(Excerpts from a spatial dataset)
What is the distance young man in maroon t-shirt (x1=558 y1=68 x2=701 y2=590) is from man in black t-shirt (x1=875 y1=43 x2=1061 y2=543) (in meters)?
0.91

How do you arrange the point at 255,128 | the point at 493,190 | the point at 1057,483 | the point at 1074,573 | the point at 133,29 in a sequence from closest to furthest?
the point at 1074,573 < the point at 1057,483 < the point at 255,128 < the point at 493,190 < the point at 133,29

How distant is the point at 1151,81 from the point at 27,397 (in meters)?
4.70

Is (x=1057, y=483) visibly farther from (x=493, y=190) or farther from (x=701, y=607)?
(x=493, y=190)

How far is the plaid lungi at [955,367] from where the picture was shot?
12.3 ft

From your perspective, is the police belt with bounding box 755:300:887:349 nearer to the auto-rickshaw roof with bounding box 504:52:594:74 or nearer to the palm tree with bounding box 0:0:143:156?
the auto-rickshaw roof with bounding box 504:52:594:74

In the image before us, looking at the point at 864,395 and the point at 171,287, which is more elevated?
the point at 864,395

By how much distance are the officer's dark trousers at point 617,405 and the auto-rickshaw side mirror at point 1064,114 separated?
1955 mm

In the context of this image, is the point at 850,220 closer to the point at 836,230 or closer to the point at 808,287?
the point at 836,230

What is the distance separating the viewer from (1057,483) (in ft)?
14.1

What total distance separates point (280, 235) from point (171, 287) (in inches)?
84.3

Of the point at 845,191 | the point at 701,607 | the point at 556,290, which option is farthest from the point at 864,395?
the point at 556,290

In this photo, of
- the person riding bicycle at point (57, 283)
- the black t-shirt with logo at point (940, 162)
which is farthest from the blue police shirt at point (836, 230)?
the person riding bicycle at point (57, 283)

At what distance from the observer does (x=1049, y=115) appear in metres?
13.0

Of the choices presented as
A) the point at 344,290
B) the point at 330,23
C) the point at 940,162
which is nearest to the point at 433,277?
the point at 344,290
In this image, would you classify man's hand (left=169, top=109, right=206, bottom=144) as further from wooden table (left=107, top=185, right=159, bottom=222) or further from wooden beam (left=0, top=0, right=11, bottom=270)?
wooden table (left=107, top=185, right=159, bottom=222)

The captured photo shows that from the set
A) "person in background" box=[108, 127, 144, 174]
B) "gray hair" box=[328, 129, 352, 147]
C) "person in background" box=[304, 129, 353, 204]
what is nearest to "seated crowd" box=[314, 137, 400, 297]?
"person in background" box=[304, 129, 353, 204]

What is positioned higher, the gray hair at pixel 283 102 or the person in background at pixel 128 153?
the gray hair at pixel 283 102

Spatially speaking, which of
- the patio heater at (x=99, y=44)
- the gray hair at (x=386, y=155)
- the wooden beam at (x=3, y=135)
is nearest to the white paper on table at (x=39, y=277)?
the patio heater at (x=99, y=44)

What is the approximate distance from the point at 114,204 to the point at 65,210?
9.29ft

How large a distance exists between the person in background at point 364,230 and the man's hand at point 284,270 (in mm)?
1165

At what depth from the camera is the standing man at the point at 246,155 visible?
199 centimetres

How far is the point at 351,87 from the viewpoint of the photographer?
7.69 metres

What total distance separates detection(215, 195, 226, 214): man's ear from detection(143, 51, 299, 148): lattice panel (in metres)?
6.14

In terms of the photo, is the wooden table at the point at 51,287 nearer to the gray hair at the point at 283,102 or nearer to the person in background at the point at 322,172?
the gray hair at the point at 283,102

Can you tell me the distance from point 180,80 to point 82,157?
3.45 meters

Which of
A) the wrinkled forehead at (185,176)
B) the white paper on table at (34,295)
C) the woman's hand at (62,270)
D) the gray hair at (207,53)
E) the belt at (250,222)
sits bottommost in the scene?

Required work
Reproduce without changes the lines from the one containing "At what distance" through the one containing "199 centimetres", inclusive.

Expected output
At what distance from the observer does (x=1049, y=115) appear in metres?
13.0

Of the choices presented as
A) the point at 344,290
B) the point at 330,23
C) the point at 940,162
which is nearest to the point at 433,277?
the point at 344,290
In this image, would you classify man's hand (left=169, top=109, right=206, bottom=144) as further from wooden table (left=107, top=185, right=159, bottom=222) or further from wooden beam (left=0, top=0, right=11, bottom=270)?
wooden table (left=107, top=185, right=159, bottom=222)

The captured photo shows that from the set
A) "person in background" box=[108, 127, 144, 174]
B) "gray hair" box=[328, 129, 352, 147]
C) "person in background" box=[304, 129, 353, 204]
what is nearest to "seated crowd" box=[314, 137, 400, 297]?
"person in background" box=[304, 129, 353, 204]

What is positioned higher, the gray hair at pixel 283 102 or the person in background at pixel 128 153?
the gray hair at pixel 283 102

Spatially speaking, which of
- the patio heater at (x=99, y=44)
- the gray hair at (x=386, y=155)
- the wooden beam at (x=3, y=135)
is nearest to the white paper on table at (x=39, y=277)?
the patio heater at (x=99, y=44)

What is the approximate distance from the point at 114,204 to the point at 65,210?
9.29ft

How large a distance exists between the person in background at point 364,230 and the man's hand at point 284,270 (in mm)?
1165

At what depth from the camera is the standing man at the point at 246,155 visible?
199 centimetres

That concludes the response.